Opinion
No. 48184.
December 23, 1974.
Appeal from the Circuit Court, Alcorn County, Fred Wicker, J.
James H. Mathis, Corinth, for appellant.
A.F. Summer, Atty. Gen. by Ben H. Walley, Asst. Atty. Gen., Jackson, for appellee.
Louis Jernigan was indicted and tried in the Circuit Court of Alcorn County for the murder of Clarence Bowers. The jury convicted defendant of manslaughter, and the court sentenced him to serve twelve years in the State Penitentiary with the last two years suspended pending good behavior. From that conviction and sentence he appeals.
The evidence for the State revealed that on September 10, 1972, defendant Louis Jernigan drove to the home of Fanny Mae Jones to buy some beer and found Clarence Bowers sitting on the porch. Defendant called Bowers to his car and asked for some money with which to buy the beer. Bowers refused the request and returned to the porch. Defendant picked up a pistol which was lying on the seat, got out of the car and with gun in hand, followed Bowers saying, "Aw yeah, you are going to buy me one." After Bowers stepped up on the porch, he turned toward defendant who pointed the gun at Bowers and shot him in the chest, killing him. One witness testified that he heard defendant threaten Bowers that "If you raise your hand again, I'm going to shoot you." All the witnesses agreed that Bowers had nothing in his hands when he was shot. The evidence for the State further revealed that no ill will existed between defendant and Bowers. When the police arrived to investigate the shooting, defendant volunteered the information that the gun was in his hand when it discharged, but that he didn't know it was loaded.

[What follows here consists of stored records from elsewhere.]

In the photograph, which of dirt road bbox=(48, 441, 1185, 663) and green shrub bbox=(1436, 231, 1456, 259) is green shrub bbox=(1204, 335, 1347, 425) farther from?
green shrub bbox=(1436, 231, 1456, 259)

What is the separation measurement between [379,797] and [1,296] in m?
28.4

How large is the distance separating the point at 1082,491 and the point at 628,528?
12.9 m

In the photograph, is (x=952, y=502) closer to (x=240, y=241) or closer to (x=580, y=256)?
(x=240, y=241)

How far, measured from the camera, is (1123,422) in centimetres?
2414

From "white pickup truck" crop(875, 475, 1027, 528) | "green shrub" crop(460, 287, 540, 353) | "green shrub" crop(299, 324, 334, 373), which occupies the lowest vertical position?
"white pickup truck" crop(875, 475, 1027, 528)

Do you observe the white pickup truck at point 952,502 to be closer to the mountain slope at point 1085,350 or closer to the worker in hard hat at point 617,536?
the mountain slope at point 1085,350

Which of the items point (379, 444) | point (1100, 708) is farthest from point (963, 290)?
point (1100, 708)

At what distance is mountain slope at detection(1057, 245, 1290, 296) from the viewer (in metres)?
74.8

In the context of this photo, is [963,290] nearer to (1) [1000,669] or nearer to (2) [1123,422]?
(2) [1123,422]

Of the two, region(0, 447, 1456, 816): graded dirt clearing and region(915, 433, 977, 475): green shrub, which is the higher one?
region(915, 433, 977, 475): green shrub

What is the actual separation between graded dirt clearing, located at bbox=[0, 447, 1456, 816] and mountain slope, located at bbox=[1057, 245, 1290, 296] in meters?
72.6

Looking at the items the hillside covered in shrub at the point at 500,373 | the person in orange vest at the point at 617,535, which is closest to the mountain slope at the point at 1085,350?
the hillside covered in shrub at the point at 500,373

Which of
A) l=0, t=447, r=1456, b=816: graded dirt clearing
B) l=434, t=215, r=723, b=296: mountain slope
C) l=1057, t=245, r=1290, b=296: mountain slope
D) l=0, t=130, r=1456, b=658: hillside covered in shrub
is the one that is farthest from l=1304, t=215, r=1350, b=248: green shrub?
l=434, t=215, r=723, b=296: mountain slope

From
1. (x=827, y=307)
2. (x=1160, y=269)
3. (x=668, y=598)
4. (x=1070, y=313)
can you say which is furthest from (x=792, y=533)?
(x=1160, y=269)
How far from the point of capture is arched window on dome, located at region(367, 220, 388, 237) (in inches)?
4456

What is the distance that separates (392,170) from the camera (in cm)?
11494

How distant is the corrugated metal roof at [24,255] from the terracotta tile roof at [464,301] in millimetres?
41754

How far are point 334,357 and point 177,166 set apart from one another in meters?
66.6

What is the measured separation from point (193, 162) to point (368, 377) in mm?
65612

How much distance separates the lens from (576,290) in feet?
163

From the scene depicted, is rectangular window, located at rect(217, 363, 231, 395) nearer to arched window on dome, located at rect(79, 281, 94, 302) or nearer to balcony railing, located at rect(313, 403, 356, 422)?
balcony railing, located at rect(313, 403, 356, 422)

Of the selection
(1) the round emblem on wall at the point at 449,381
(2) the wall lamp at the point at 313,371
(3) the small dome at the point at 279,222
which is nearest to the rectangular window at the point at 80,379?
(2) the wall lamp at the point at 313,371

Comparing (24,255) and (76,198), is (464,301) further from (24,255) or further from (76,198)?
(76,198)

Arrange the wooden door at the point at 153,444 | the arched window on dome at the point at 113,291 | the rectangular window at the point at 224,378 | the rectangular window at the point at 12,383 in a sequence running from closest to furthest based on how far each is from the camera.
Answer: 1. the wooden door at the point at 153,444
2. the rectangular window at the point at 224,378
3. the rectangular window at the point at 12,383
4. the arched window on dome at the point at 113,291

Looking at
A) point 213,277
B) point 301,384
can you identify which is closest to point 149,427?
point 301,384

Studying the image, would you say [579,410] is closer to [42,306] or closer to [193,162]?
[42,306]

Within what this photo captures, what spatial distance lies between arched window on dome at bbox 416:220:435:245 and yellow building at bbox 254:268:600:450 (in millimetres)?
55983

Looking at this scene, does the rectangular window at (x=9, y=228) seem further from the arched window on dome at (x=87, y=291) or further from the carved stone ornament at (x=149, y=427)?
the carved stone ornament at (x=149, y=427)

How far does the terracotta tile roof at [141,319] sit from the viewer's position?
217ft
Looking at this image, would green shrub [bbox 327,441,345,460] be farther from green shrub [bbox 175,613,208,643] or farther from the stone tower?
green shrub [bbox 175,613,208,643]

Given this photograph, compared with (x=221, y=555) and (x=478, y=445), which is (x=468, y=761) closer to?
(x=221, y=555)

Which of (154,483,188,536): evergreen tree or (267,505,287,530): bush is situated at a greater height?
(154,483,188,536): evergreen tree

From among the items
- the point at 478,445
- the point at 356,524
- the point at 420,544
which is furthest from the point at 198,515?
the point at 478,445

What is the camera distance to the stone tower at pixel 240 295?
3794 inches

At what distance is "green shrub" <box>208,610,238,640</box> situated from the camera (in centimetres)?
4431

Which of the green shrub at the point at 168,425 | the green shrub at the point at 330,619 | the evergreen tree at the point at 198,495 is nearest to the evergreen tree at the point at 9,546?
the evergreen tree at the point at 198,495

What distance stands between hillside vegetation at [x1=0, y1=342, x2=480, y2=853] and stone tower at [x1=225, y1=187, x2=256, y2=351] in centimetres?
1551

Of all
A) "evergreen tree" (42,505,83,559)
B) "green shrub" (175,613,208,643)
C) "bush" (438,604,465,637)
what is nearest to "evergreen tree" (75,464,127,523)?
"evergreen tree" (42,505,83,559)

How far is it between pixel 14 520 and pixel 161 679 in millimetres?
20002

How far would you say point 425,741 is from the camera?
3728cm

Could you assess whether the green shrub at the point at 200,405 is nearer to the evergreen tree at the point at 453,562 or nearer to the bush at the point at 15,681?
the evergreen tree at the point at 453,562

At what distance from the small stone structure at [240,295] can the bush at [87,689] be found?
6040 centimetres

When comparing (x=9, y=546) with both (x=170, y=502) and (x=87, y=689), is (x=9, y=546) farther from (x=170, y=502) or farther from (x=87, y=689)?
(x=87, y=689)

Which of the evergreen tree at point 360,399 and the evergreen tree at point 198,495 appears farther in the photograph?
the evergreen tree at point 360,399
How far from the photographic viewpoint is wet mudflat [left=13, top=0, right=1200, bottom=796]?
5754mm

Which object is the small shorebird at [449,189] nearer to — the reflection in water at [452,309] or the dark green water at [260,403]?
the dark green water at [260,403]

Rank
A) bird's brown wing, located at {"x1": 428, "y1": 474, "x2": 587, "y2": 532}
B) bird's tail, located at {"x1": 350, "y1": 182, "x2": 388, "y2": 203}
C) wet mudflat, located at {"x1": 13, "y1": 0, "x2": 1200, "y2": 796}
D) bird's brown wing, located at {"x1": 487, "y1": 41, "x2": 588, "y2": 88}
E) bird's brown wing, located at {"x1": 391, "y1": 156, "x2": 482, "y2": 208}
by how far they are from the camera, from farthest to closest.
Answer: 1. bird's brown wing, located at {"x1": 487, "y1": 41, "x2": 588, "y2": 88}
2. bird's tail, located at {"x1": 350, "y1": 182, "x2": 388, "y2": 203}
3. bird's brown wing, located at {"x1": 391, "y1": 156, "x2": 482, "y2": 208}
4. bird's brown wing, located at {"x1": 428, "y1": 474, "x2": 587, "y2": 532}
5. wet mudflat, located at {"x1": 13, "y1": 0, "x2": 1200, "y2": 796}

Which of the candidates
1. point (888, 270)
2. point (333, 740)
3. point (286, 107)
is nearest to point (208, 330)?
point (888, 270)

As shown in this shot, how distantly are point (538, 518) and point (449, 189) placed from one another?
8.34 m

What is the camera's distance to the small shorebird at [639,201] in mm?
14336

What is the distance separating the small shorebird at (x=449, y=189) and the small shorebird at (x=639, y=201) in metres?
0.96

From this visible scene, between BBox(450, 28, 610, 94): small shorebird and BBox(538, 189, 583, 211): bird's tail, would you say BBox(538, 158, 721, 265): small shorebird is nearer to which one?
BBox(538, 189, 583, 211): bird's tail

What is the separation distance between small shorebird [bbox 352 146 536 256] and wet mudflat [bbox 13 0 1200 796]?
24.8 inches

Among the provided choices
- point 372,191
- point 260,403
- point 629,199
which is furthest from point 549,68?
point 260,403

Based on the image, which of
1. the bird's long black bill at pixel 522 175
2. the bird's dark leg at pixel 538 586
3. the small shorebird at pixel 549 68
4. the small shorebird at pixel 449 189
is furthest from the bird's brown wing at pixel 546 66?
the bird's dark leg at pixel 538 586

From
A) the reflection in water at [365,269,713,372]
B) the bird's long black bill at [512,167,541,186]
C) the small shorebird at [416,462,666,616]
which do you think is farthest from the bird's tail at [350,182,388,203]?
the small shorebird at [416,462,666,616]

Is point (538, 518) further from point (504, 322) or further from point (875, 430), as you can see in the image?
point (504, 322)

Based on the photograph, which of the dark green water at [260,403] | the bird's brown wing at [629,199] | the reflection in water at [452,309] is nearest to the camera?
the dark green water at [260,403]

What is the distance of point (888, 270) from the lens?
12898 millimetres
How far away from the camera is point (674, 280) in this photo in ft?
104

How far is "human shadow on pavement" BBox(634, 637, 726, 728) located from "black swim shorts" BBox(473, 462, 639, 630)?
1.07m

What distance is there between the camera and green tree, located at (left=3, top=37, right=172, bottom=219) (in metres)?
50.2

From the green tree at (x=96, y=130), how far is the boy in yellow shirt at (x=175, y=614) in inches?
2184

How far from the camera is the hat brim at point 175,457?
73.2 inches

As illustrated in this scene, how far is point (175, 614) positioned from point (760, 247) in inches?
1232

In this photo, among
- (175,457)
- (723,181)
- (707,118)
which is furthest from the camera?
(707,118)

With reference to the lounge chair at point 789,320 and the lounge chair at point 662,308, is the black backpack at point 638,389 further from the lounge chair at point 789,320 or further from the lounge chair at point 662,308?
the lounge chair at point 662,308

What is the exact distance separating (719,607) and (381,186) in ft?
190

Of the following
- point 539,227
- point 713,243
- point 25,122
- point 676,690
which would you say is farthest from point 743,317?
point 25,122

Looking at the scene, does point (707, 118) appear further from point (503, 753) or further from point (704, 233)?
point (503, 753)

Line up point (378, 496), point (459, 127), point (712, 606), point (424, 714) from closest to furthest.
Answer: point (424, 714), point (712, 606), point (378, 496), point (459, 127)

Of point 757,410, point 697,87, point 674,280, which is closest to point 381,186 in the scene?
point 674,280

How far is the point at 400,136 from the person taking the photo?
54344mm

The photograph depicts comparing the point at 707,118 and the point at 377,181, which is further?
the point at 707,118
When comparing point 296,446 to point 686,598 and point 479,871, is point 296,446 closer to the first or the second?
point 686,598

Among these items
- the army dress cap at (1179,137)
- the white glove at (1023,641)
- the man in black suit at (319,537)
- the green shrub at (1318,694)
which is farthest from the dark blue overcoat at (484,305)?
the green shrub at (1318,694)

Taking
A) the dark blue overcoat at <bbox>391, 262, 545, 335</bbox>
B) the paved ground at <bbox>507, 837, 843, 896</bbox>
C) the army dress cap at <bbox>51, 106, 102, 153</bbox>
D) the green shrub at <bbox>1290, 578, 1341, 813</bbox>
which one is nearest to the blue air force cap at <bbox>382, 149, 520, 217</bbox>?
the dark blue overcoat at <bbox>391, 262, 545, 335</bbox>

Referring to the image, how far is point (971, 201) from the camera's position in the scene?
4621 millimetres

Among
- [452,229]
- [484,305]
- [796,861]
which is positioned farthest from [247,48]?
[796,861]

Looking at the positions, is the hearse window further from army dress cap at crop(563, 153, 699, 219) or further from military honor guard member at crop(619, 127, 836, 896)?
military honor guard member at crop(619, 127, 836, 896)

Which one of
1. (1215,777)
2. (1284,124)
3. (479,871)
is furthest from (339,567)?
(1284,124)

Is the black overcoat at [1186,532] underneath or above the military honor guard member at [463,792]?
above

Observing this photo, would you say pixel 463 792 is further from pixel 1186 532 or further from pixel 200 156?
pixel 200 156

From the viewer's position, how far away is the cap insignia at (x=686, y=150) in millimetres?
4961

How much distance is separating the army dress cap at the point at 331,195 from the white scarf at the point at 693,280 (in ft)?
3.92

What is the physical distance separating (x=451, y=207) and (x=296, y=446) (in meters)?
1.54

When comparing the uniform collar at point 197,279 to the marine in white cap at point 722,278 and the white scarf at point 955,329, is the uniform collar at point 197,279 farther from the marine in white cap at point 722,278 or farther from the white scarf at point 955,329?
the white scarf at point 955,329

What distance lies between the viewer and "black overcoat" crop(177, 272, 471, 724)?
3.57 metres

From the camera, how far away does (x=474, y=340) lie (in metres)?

Defendant in seeking to establish the defense of accident denied making any threats or the statements attributed to him by witnesses for the State. He told the court that when he got out of his car at Fanny Mae Jones' house, he picked up a pistol which was lying on the car seat and placed it in his pocket to keep little children from getting it. As he was going into the house, he saw Clarence Bowers standing on the porch. Defendant testified that he just pulled the gun out of his shirt pocket and it went off. Defendant said that he thought the gun was empty and further explained that his reason for pulling the gun out of his pocket was he and Bowers "pranked" with each other in this manner frequently. Defendant contends the gun was discharged by accident; therefore, the evidence does not support the verdict of manslaughter.
This was a question of fact for determination by the jury and we are of the opinion that the evidence overwhelmingly supports the verdict of the jury.
The evidence in this case establishes that defendant pointed a loaded gun at Clarence Bowers, and that the gun discharged, killing Bowers. Defendant's actions unequivocally show a conscious, wanton and reckless disregard of the likely fatal consequences of his willful act which created an unreasonable risk. The evidence overwhelmingly supports the jury's verdict of manslaughter. See Frazier v. State, 289 So.2d 690 (Miss. 1974); Campbell v. State, 285 So.2d 891 (Miss. 1973); Gant v. State, 244 So.2d 18 (Miss. 1971). In Robertson v. State, 153 Miss. 770, 121 So. 492 (1928) this Court stated:
If the pointing of a loaded pistol at a human being is not culpable negligence, under the above definition, then it would be difficult for the mind of mortal man to conceive of stronger facts which would constitute such negligence. (153 Miss. at 776, 121 So. at 493).
Affirmed.
GILLESPIE, C.J., and PATTERSON, SMITH and ROBERTSON, JJ., concur.